Era svanito nel nulla ormai da due anni da quando cioè era riuscito a sottrarsi alla Squadra Mobile di Terni, l’uomo rintracciato dagli uomini della Questura dell’Aquila nella tarda serata di ieri mentre entrava in una palazzina di Arischia, adiacente l’abitazione della moglie, una donna di origini marocchine da tempo residente in Italia con regolare permesso di soggiorno.

Dal marzo del 2010, nei confronti di Said Abuiba, classe 1979, pendeva un ordinanza di custodia cautelare in carcere da parte del Tribunale di Terni che accusava in concorso con altri dieci indagati – in prevalenza dell’area nord africana – di detenzione ai fini di spaccio di eroina e cocaina, reato commesso a Terni fra il 2008 ed il 2009. Secondo le indagini il gruppo criminale gestiva un proficuo canale di spaccio in tutta la provincia ternana.

Al rintraccio del latitante, i poliziotti della Squadra Mobile sono giunti al termine di prolungati servizi di osservazione organizzati ad Arischia proprio nei pressi dell’abitazione della sua compagna poi diventata sua moglie e sul conto della quale già da tempo vi erano in corso accertamenti.

I sospetti degli investigatori della Squadra Mobile, infatti, maturavano in seguito alla formale Istanza di congiungimento familiare presentata in Questura dalla donna in favore del marito Said Traigui, classe 1979. La nuova relazione destava perplessità tali da determinare i poliziotti ad effettuare ulteriori accertamenti.  Dietro quel nominativo si scopriva  l’identità dissimulata del marito ovvero il ricercato Abuiba.

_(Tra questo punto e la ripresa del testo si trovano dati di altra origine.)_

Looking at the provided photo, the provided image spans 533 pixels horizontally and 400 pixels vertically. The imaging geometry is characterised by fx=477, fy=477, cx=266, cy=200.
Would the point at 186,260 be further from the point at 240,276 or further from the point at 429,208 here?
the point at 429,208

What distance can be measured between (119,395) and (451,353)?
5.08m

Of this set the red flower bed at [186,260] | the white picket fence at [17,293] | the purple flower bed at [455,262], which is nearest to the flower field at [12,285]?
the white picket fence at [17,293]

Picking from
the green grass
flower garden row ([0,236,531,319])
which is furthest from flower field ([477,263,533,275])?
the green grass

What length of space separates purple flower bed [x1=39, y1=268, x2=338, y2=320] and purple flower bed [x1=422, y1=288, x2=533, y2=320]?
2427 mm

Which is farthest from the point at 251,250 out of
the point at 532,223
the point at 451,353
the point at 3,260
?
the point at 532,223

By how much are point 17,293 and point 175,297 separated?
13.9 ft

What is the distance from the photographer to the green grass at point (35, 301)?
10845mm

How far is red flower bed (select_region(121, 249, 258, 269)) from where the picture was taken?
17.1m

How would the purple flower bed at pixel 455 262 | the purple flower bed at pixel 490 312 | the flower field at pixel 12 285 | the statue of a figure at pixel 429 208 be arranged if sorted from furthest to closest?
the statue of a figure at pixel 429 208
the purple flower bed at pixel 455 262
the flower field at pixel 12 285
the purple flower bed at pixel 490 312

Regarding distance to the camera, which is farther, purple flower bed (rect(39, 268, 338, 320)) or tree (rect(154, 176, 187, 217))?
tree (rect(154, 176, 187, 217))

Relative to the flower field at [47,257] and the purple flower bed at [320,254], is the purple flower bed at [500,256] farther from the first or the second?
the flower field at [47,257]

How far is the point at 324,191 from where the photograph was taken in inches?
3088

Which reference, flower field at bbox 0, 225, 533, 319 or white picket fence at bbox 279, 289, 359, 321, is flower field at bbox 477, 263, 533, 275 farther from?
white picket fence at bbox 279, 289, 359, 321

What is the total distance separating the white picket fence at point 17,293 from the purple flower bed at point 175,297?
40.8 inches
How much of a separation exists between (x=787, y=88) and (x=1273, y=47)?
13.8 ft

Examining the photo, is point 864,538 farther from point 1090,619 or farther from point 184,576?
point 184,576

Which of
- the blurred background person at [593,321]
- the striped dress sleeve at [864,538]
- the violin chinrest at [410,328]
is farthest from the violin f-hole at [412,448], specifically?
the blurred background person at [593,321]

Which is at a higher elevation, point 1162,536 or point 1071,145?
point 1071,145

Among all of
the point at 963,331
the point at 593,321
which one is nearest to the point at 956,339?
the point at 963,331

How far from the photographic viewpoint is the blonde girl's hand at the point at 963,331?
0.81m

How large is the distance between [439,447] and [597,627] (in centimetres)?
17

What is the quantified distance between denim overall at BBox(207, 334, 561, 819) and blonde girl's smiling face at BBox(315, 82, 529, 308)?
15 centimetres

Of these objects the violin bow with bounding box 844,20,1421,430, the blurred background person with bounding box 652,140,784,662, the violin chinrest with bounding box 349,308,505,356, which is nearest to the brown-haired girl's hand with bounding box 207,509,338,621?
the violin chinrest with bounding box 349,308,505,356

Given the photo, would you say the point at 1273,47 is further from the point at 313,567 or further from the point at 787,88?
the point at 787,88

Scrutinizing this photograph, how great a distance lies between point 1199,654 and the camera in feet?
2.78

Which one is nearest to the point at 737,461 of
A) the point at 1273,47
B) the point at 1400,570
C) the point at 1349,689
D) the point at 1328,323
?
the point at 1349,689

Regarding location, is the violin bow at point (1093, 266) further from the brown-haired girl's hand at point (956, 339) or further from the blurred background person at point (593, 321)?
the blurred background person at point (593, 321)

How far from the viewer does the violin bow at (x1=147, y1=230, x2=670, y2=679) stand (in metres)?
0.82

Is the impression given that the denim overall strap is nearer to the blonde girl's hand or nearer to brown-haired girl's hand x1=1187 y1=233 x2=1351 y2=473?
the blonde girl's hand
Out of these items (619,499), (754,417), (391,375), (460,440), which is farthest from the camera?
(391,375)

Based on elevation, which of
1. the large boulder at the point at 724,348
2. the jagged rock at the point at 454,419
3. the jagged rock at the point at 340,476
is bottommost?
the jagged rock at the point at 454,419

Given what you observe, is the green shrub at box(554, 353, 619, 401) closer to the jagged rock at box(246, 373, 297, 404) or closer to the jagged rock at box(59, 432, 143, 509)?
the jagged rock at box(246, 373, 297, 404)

A quel punto i servizi di osservazione pianificati nei pressi dell’abitazione della moglie consentivano di accertare l’esatto domicilio del ricercato che, per precauzione, aveva trovato ospitalità presso la casa di un connazionale (ignaro) poco distante dall’abitazione della moglie.  Dopo le formalità di rito l’Abuiba è stato rinchiuso presso la locale Casa Circondariale a disposizione dell’Autorità giudiziaria.